Injustice: Ground Zero #7 review

Injustice Ground Zero 7

Sometimes (like, oh, right now), Injustice: Ground Zero feels like it just wants so desperately to break out into a slapdash heist movie full of colorful and zany hijinks. Part of that, naturally, is the fact that Harley Quinn is narrating this tale and she’s pretty slapdash and zany and hijinky most of the time–she’s Harley!

Issue No. 7 combines Digital Firsts 13 & 14 (“Let’s have a War” parts 1 & 2), and on some level I kind of just wish the book would give into a broad slap-sticky aesthetic. Because where it is now, it just sort of straddles two worlds: Harley’s insanity–or, I should say dual insanity wherein she’s rollicking along on this crazy adventure, but where she’s also providing some narrative analysis to the events we are watching unfold, and this business of, you know, trying to stop SuperNazi from taking over the universe.

Some of it is brilliant and works on all levels. Harley running a commentary on the absurdity of Superhero fights this go-round is a refreshing bit of self-awareness in an industry that seems to take itself way too seriously in most of its venues. There’s also her painful push and pull relationship with the Joker: once again, we have to suffer her naivete as the Joker talks her into being his thrall even though she knows (as she’s doing it!) that’s it’s a stupid and pointless and destructive choice.

But other moments aren’t quite as successful. Non-pancake JLA’s plot to infiltrate the Hall of Justice and gain access to the tower while Harley is simultaneously moving in to assassinate the Joker should work: it’s an absurd juxtaposition of all of these characters converging on this location with very particularly dramatic intent.

And with art like this it’s hard to keep a straight face: is that his foot???

Also, there’s just too many questions!

Like maybe I should stop wondering about the vagaries of Harley’s mindset, but her flip to deciding to kill the Joker seems to just come out of nowhere–randomly and conveniently. Her phone call to Ivy is straight out of the cartoon series: “I’m off to kill the Joker!” “Okay! Have fun storming the Hall of Justice!”.

It doesn’t really work for me. It takes all the gravity of the circumstances out of the picture and makes it hard to feel any particular empathy for Harley or that there are stakes here worth worrying about.

And on the other hand, it’s so ludicrous it’s kind of fun

At some point you just have to throw up your hands and accept that Christopher Sebala is perhaps just having some fun with Brian Buccellato’s story. That the broader picture really is intended to be this ridiculous. I had to laugh at Green Arrow taking out Black Adam. I had to laugh at Cyborg battling himself. And the absurdity of “Pancake” Batman vs. the other Batman.

And part of me is very excited to see what happens when the two Dark Knights finally meet.

Superman continues to be a bore. A nasty bore. That’s like a herbivore, but it still eats meat and has as one of its defining superpowers a super-grudge against the world.

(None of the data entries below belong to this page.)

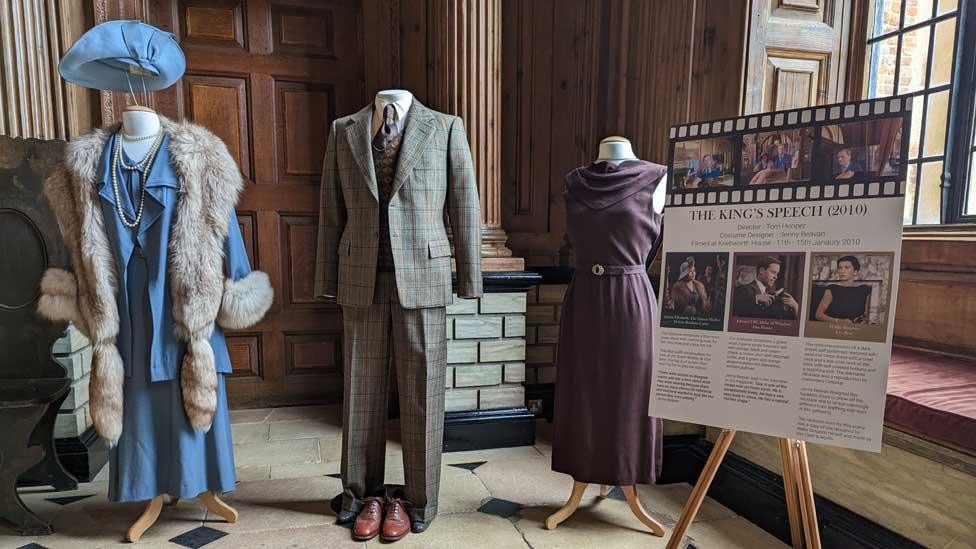 Costumes worn by Helena Bonham Carter (Queen Elizabeth, The Queen Mother), Guy Pearce Edward VIII, The Duke of Windsor) and Eve Best (Wallis Simpson) form the display for 'The King's Speech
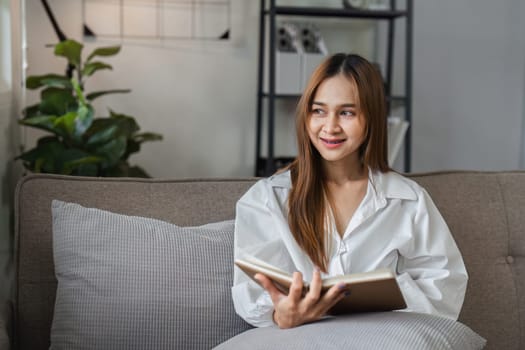 A woman sits comfortably on a couch, reading a book in the morning light, creating a serene and cozy atmosphere.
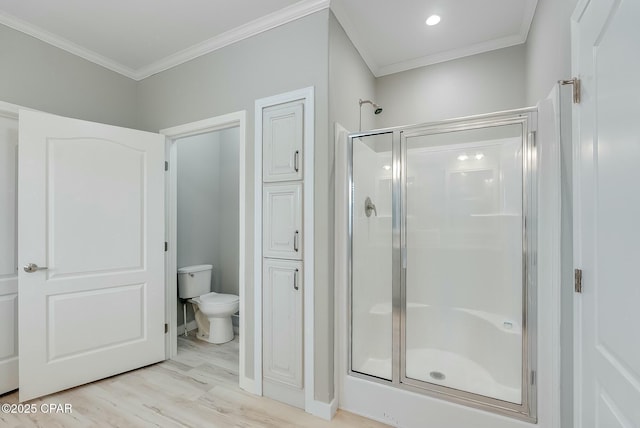 bathroom with a shower with door, crown molding, toilet, and wood-type flooring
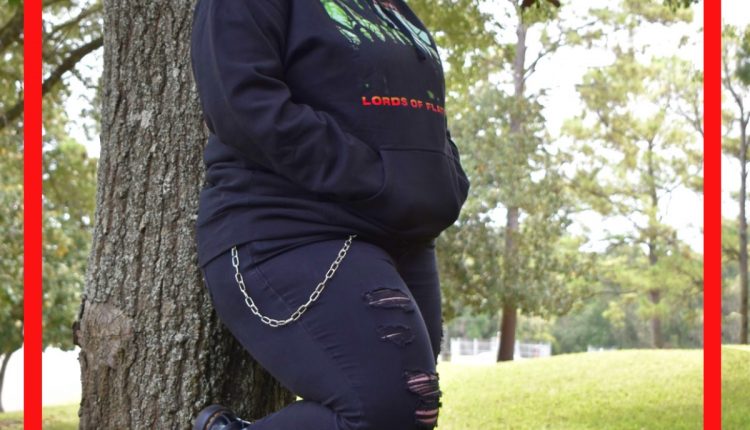 Vinnie Hughes, Undergrad in Biology, resting against a tree outside of Bayou Building. Dressed in all black attire with a graphic hoodie, ripped jeans and chain, boots, and a graphic mask to complete the ensemble.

Tom Derenick and Pop Mhani share art duties and I would say they make a generally good tag-team with a fairly consistent art style between them.  I thought Mhan’s Joker lacked presence in the second half of the book and some of his action (particularly with Harley Quinn and the soldiers) felt a little too sketched in, not well grounded in the environment, overall too loose.  Lots of nice Batmobile porn, though, for those of you who are into that!

I worry a little, in terms of the art, about differentiating pancake world from the other–Flash mistakes new Cyborg for old and to be honest, I’m having a hard time telling them apart as well sometimes. The costuming should clue us in, but it’s not always as clean or clear as we could hope and sometimes getting through a scene is as much an exercise in discerning context as anything else. This becomes doubly tricky when, again, Harley is narrating and what she says is sometimes a direct contradiction to what’s going on.

In a weird way, the whole story at this point feels like it would be better told in a moving medium–like say the cutscenes of game.

Recommended If…

  • You like lots of mayhem: characters everywhere and chaos reigns!
  • Harley and Joker: same as always!
  • So much Batmobile porn. Like seriously: full lovingly rendered shots of Burtonesquemobiles!

Overall

Christopher Sebala and Brian Buccellatto are having fun with this, but it occasionally feels borderline incoherent in terms of tone. If you just let go of all expectations, you can sail along with Harley and let the good times roll.  But if you’re trying to make sense of the plan (or hoping the plan isn’t so facile that its success seems a forgone conclusion) you might find yourself frustrated by many questions: why is the Hall of Justice unguarded? Where is all this kryptonite that no one seems to be using against Bad Superman? Whatever happened to Damian in the Batcave? Did Green Arrow really just shoot Black Adam out of the sky like a sparrow?  Like I said: there’s plenty to roll with here and the inevitable team up of Batman and Batman is hopefully worth the wait, but there are a whole of the threads just sort of dangling at the moment.